| Activity |
Within the records, which lines hold the string "sunspot"? Report each one by copying it.
-- Task input follows --
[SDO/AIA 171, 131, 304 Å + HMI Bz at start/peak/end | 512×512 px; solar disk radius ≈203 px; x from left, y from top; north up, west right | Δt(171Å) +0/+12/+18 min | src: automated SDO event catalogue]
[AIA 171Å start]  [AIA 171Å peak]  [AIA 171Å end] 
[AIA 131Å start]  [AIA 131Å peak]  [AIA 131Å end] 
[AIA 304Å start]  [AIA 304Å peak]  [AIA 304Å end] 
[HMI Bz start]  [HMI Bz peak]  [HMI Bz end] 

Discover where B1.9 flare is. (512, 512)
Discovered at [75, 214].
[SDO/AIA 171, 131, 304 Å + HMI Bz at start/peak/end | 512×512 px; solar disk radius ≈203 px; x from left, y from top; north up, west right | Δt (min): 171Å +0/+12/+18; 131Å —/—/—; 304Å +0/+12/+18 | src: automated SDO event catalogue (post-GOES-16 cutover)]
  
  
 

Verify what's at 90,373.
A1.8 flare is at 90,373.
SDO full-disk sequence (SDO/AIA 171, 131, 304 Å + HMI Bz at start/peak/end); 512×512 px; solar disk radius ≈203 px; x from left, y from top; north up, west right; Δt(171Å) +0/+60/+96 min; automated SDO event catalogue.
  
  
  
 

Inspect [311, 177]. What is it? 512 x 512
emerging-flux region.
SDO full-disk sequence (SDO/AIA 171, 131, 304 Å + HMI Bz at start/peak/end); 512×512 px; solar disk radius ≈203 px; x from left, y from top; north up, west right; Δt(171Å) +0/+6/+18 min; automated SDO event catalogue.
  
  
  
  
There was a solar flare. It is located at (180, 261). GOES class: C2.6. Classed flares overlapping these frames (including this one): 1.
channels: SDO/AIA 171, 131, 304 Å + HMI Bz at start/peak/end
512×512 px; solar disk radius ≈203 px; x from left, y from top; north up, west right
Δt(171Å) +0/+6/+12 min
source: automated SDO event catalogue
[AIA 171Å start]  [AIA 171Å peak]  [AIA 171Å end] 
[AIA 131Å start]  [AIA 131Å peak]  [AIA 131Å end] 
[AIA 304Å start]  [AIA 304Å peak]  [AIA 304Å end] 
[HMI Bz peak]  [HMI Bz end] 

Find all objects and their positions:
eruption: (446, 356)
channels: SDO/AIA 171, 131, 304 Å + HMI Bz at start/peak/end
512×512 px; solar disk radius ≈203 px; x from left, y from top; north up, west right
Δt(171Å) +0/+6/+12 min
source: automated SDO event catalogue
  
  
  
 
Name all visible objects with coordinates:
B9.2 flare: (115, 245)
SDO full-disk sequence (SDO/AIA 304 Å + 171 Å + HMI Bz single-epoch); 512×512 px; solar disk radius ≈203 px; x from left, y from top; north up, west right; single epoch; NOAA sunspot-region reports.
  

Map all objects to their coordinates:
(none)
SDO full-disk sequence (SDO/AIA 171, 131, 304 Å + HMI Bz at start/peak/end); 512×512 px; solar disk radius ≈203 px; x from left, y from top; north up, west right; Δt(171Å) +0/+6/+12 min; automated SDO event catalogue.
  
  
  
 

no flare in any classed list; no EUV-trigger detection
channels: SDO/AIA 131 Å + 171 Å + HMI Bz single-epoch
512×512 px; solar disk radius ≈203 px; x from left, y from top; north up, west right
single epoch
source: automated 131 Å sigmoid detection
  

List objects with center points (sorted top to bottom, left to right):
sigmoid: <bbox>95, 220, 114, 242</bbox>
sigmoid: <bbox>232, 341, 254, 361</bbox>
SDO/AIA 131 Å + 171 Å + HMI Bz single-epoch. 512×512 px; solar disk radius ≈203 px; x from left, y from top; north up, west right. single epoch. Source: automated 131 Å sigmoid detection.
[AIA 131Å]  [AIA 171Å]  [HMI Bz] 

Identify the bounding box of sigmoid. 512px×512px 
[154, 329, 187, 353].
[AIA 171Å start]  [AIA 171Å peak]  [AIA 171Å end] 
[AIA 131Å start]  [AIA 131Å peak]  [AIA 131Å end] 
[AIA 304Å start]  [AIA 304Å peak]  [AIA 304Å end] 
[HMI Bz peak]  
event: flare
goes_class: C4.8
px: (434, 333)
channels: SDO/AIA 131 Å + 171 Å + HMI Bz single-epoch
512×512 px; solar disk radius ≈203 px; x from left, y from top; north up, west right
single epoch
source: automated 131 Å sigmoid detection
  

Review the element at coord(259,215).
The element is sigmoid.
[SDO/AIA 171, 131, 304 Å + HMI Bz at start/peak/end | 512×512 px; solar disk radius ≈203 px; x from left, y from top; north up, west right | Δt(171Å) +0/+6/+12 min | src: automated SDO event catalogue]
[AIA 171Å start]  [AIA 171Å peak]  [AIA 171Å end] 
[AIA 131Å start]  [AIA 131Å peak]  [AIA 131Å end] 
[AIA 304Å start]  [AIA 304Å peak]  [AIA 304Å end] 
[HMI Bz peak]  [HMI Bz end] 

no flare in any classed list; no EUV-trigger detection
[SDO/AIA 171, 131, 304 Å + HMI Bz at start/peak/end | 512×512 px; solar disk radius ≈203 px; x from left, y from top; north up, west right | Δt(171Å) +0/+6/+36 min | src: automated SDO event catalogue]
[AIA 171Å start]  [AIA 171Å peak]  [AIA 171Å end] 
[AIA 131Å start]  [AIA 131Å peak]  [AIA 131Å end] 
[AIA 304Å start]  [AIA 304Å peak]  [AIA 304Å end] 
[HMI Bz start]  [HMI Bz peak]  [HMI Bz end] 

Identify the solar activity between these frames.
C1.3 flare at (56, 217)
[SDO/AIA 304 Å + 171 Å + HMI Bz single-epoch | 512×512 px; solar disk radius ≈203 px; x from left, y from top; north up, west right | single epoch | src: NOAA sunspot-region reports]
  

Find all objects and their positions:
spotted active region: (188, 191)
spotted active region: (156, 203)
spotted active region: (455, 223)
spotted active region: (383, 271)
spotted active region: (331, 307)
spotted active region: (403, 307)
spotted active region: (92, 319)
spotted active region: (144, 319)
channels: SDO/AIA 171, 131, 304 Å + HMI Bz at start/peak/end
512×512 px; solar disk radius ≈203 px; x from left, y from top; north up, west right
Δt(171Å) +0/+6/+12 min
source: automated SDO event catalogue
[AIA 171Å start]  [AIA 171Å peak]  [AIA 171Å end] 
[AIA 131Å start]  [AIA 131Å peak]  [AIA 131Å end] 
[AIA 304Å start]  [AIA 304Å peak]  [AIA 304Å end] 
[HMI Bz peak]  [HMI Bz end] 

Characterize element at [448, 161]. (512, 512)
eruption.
-- Task input concluded --
| Written response |
SDO full-disk sequence (SDO/AIA 304 Å + 171 Å + HMI Bz single-epoch); 512×512 px; solar disk radius ≈203 px; x from left, y from top; north up, west right; single epoch; NOAA sunspot-region reports.
[SDO/AIA 304 Å + 171 Å + HMI Bz single-epoch | 512×512 px; solar disk radius ≈203 px; x from left, y from top; north up, west right | single epoch | src: NOAA sunspot-region reports]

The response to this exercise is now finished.